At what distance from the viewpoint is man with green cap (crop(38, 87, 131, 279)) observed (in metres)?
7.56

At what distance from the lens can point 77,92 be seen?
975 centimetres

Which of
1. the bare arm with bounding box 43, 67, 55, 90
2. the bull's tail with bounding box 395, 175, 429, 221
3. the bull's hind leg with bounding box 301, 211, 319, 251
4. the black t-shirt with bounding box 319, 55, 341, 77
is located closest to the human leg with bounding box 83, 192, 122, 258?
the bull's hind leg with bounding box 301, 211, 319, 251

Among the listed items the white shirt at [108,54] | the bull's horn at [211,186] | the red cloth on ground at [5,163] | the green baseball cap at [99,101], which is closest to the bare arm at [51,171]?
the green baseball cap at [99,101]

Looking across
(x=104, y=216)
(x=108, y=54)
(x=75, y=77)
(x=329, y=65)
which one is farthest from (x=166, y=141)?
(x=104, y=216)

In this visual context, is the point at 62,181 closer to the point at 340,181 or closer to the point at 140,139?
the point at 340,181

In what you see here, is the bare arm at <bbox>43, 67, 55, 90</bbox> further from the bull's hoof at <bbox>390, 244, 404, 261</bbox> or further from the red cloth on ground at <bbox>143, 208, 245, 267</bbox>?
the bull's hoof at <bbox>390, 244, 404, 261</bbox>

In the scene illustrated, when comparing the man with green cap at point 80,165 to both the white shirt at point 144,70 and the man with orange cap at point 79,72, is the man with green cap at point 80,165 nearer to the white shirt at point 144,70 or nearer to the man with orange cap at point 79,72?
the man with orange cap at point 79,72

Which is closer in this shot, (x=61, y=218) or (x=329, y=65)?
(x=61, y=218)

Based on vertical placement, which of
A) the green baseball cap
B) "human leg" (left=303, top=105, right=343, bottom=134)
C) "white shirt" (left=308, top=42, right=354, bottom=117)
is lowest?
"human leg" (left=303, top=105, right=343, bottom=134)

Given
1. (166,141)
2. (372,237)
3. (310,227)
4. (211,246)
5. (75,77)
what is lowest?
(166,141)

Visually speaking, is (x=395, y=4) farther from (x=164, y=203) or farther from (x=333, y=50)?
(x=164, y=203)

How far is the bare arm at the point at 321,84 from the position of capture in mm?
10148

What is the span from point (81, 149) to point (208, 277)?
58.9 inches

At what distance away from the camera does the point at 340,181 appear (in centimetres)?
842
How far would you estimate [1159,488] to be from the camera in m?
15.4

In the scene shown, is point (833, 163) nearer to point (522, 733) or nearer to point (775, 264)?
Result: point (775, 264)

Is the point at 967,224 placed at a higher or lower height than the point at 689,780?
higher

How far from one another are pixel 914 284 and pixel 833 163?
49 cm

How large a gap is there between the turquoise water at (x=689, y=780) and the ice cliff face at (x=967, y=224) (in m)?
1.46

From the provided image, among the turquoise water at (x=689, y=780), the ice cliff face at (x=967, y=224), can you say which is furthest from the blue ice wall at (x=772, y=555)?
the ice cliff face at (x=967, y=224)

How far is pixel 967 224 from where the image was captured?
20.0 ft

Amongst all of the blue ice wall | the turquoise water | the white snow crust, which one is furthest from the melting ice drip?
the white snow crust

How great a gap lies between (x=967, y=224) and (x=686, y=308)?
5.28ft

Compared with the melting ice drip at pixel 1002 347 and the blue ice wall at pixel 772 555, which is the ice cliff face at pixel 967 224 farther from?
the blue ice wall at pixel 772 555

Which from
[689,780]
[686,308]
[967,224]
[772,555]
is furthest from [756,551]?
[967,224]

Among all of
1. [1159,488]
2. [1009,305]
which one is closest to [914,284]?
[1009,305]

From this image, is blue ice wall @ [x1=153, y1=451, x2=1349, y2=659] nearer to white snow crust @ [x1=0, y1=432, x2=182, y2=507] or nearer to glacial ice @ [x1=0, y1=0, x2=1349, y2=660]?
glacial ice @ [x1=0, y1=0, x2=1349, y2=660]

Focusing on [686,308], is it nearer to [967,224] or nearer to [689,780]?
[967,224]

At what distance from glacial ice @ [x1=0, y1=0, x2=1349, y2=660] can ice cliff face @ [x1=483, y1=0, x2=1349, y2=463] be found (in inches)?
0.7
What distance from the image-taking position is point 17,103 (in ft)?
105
^^^^^^^^
**AIM OF THE EXERCISE**
Put the lines above into a numbered list, leaving out the blank lines.

**TASK ANSWER**
1. At what distance from the viewpoint is man with green cap (crop(38, 87, 131, 279)) observed (in metres)?
2. 7.56
3. At what distance from the lens can point 77,92 be seen?
4. 975 centimetres
5. Which of
6. 1. the bare arm with bounding box 43, 67, 55, 90
7. 2. the bull's tail with bounding box 395, 175, 429, 221
8. 3. the bull's hind leg with bounding box 301, 211, 319, 251
9. 4. the black t-shirt with bounding box 319, 55, 341, 77
10. is located closest to the human leg with bounding box 83, 192, 122, 258?
11. the bull's hind leg with bounding box 301, 211, 319, 251
12. Among the listed items the white shirt at [108,54] | the bull's horn at [211,186] | the red cloth on ground at [5,163] | the green baseball cap at [99,101], which is closest to the bare arm at [51,171]?
13. the green baseball cap at [99,101]
14. Looking across
15. (x=104, y=216)
16. (x=108, y=54)
17. (x=75, y=77)
18. (x=329, y=65)
19. which one is farthest from (x=166, y=141)?
20. (x=104, y=216)
21. In this visual context, is the point at 62,181 closer to the point at 340,181 or closer to the point at 140,139?
22. the point at 340,181
23. In what you see here, is the bare arm at <bbox>43, 67, 55, 90</bbox> further from the bull's hoof at <bbox>390, 244, 404, 261</bbox> or further from the red cloth on ground at <bbox>143, 208, 245, 267</bbox>?
24. the bull's hoof at <bbox>390, 244, 404, 261</bbox>
25. In the scene illustrated, when comparing the man with green cap at point 80,165 to both the white shirt at point 144,70 and the man with orange cap at point 79,72, is the man with green cap at point 80,165 nearer to the white shirt at point 144,70 or nearer to the man with orange cap at point 79,72?
26. the man with orange cap at point 79,72
27. Which is closer in this shot, (x=61, y=218) or (x=329, y=65)?
28. (x=61, y=218)
29. Based on vertical placement, which of
30. A) the green baseball cap
31. B) "human leg" (left=303, top=105, right=343, bottom=134)
32. C) "white shirt" (left=308, top=42, right=354, bottom=117)
33. is lowest?
34. "human leg" (left=303, top=105, right=343, bottom=134)
35. Given
36. 1. (166,141)
37. 2. (372,237)
38. 3. (310,227)
39. 4. (211,246)
40. 5. (75,77)
41. what is lowest?
42. (166,141)
43. Visually speaking, is (x=395, y=4) farther from (x=164, y=203) or farther from (x=333, y=50)?
44. (x=164, y=203)
45. How far is the bare arm at the point at 321,84 from the position of capture in mm?
46. 10148
47. What is the span from point (81, 149) to point (208, 277)?
48. 58.9 inches
49. At what distance away from the camera does the point at 340,181 appear (in centimetres)?
50. 842
51. How far would you estimate [1159,488] to be from the camera in m?
52. 15.4
53. In the scene shown, is point (833, 163) nearer to point (522, 733) or nearer to point (775, 264)?
54. Result: point (775, 264)
55. Is the point at 967,224 placed at a higher or lower height than the point at 689,780?
56. higher
57. How far from one another are pixel 914 284 and pixel 833 163?
58. 49 cm
59. How large a gap is there between the turquoise water at (x=689, y=780) and the ice cliff face at (x=967, y=224) (in m)?
60. 1.46
61. From the provided image, among the turquoise water at (x=689, y=780), the ice cliff face at (x=967, y=224), can you say which is furthest from the blue ice wall at (x=772, y=555)?
62. the ice cliff face at (x=967, y=224)
63. How far is pixel 967 224 from where the image was captured?
64. 20.0 ft
65. Amongst all of the blue ice wall | the turquoise water | the white snow crust, which one is furthest from the melting ice drip?
66. the white snow crust
67. How great a gap lies between (x=967, y=224) and (x=686, y=308)?
68. 5.28ft
69. Compared with the melting ice drip at pixel 1002 347 and the blue ice wall at pixel 772 555, which is the ice cliff face at pixel 967 224 farther from?
70. the blue ice wall at pixel 772 555
71. Which from
72. [689,780]
73. [686,308]
74. [967,224]
75. [772,555]
76. is furthest from [756,551]?
77. [967,224]
78. Among all of
79. 1. [1159,488]
80. 2. [1009,305]
81. which one is closest to [914,284]?
82. [1009,305]
83. From this image, is blue ice wall @ [x1=153, y1=451, x2=1349, y2=659] nearer to white snow crust @ [x1=0, y1=432, x2=182, y2=507] or nearer to glacial ice @ [x1=0, y1=0, x2=1349, y2=660]?
84. glacial ice @ [x1=0, y1=0, x2=1349, y2=660]
85. Focusing on [686,308], is it nearer to [967,224] or nearer to [689,780]?
86. [967,224]
87. At what distance from glacial ice @ [x1=0, y1=0, x2=1349, y2=660] can ice cliff face @ [x1=483, y1=0, x2=1349, y2=463] be found (in inches)?
88. 0.7
89. What distance from the image-taking position is point 17,103 (in ft)?
90. 105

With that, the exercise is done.